REQUIRED ACTIONS:
**A.** Answer these from the article below on returning to the Jewish communal workplace:
(i) For how many months have Jewish organizations adapted to remote and hybrid work?
(ii) Who has written about professionals feeling exhausted or burnt out?
(iii) Whose needs, interests, and passions does the article say must be placed first?
**B.** List every type of Jewish institution named in the article below on returning to the Jewish communal workplace.

By Mark Young
Despite the pandemic’s scores of significant stressors, many Jewish organizations have thrived amidst the difficulties
As the light at the end of this pandemic tunnel grows closer and brighter, the Jewish communal workplace has reached an inflection point. For 14 months, Jewish organizations have adapted to remote and hybrid work environments, embracing digital tools—Microsoft Teams, Google Docs, Padlet, Zoom, and others—to collaborate and innovate. Despite the pandemic’s scores of significant stressors, many Jewish organizations have thrived amidst the difficulties.
With the light at the end of the tunnel, now or soon, all—or nearly all—of us likely will be asked to return to our pre-pandemic workplaces, once again taking on a regular commute, travel, face-to-face meetings and conferences, and more that all are integral to in-person professional life.
This request will come at a time when Jewish community professionals whose employment remained intact, even if their particular role evolved, feel utterly exhausted or burnt out, as Dr. Betsy Stone has written about in this recent eJP article and others throughout the pandemic. Alternatively, they may feel they’ve finally adapted to a remote work environment—leaning into the benefits and conveniences of added time with family or taking a break to do laundry or walk the dog—and may resist or resent a return to the office.
No single, one-size-fits-all approach to this request will work for every JCC, day school, synagogue, federation, Hillel, Jewish family service agency, or myriad other institutions in the Jewish communal landscape. One philosophy, however, will position each professional team for success as we begin to embrace a new, post-pandemic culture around work and life: To best meet our organizations’ missions and bottom-line financial goals, we must place the needs, interests, and passions of our staff first.

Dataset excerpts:
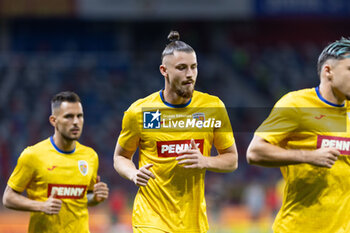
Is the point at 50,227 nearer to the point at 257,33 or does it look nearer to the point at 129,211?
the point at 129,211

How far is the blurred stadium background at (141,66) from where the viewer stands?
1945 cm

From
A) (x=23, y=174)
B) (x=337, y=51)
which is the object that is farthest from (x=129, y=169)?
(x=337, y=51)

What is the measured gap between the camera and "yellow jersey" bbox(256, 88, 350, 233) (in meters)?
5.17

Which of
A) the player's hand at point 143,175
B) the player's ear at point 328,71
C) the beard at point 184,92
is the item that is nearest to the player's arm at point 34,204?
the player's hand at point 143,175

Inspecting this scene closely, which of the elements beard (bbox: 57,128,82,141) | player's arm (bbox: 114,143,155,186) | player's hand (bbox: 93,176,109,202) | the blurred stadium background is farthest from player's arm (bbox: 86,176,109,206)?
the blurred stadium background

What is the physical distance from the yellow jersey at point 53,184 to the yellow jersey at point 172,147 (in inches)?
34.6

EXERCISE RESULTS:
**A.**
(i) 14 months
(ii) Dr. Betsy Stone
(iii) The staff's

**B.** JCC, day school, synagogue, federation, Hillel, Jewish family service agency